On Friday, a fine day out to the Jet City! We woke to genuine snow here on the South Sound, then I made it up to Seattle for a WACDL CLE.
Not too bad, but a few of the sessions illustrated the Trial Lawyer's Paradox: being able to sway a jury doesn't automatically make you an effective or even interesting lecturer. The better presentations mixed visuals, anecdotes, and stats, like this one from the Pierce County Department of Assigned Counsel: in 2002, Pierce County (Tacoma) had the highest per capita consumption of lithium batteries in the world - due to a local abundance either of photographers or meth labs.
The best presentation was pushed to the last. I listened to a real public defender hero, Robert Schiffner of Moses Lake, Grant County, a small-town lawyer with enough backbone to take a leading role in exposing the public defense scandal in his own county.
(I also saw another great p.d. who passed on me once before, but we're cool now. The lesson I learned from that experience was, if you want to shine with a potential employer, it's better not to spend the night before the job interview getting stuck in the snow in the Cascades and spending a few hours trying to dig out, then hitchhiking to the top of the pass and sleeping about five hours there, then riding back to the scene in the morning in the first-available tow truck, extracting your vehicle, and hauling ass to your interview town. Even if you arrive with minutes to spare, you don't exactly arrive fresh or impressive.)

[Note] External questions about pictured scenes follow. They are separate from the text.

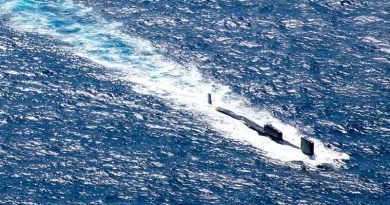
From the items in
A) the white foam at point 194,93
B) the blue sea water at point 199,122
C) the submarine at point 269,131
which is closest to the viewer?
the blue sea water at point 199,122

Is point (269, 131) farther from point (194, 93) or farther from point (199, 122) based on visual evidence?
point (194, 93)

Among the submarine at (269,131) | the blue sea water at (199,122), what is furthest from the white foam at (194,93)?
the submarine at (269,131)

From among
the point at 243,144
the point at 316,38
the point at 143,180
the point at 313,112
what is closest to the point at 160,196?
the point at 143,180

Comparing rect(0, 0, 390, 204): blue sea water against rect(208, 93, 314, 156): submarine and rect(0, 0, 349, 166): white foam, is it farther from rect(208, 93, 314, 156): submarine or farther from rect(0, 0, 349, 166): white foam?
rect(208, 93, 314, 156): submarine

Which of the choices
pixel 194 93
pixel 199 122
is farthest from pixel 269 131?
pixel 194 93

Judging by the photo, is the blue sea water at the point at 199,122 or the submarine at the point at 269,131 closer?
the blue sea water at the point at 199,122

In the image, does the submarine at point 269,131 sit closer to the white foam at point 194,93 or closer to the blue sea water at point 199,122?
the white foam at point 194,93

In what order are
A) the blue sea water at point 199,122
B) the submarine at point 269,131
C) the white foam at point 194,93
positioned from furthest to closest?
the white foam at point 194,93 < the submarine at point 269,131 < the blue sea water at point 199,122

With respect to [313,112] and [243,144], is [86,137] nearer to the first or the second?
[243,144]
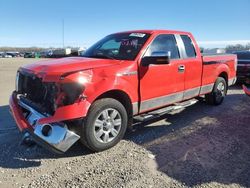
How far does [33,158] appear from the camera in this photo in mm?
4207

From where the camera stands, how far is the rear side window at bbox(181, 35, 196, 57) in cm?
615

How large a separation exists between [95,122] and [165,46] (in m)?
2.32

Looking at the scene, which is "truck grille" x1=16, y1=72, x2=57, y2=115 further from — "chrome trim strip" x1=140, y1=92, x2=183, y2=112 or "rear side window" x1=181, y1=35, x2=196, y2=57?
"rear side window" x1=181, y1=35, x2=196, y2=57

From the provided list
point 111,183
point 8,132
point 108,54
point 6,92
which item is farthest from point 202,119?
point 6,92

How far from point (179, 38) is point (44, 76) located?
320cm

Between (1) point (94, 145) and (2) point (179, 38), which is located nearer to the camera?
(1) point (94, 145)

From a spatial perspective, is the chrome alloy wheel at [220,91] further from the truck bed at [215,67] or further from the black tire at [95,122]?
the black tire at [95,122]

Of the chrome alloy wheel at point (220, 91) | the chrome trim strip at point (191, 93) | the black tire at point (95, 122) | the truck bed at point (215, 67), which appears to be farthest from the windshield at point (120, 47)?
the chrome alloy wheel at point (220, 91)

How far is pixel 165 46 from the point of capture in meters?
5.61

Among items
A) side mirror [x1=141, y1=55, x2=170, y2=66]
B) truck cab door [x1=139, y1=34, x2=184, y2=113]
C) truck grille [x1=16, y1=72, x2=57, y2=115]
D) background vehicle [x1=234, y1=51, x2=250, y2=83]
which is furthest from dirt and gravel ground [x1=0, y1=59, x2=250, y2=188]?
background vehicle [x1=234, y1=51, x2=250, y2=83]

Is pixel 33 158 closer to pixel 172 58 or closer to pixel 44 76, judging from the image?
pixel 44 76

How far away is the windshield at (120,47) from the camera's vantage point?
5082mm

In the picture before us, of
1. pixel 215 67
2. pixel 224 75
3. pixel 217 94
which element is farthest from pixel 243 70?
pixel 215 67

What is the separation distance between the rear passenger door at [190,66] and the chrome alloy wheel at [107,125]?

Another good thing about the CLE was this cool house down the street, where Seattle stores most of its library books and some of its pretensions of being a "world-class" city. I spent the lunch hour there navigating the place, being impressed and perplexed in turn, and I guess I'll have to check out S M L XL to learn whether the cheap-ass aspect of much of the $165 million building resulted from Koolhaas' post-modern assault on the privileging of quality materials and workmanship, or just from a lack of funds after the dot-com bust.
Then from the high-brow delights of downtown Seattle to south King County and Winco! Every southern Idaho expatriate in the Puget Sound needs to make a pilgrimage here! Friday night in the Winco in Kent combined highlights of Idaho and Western Washington: Falls Brand meats, bulk food bins and white guys with garments visible under their shirts sharing the polyglot camaraderie of working-class Seattle. I loved it.
I know, I know, it's not a union shop, but it's closer in spirit and practice to Costco than to Walmart. Thinking of Winco's ESOP eases my mind as I feast on made-in-Idaho Basque chorizos and reflect on my continuing education, legal and otherwise.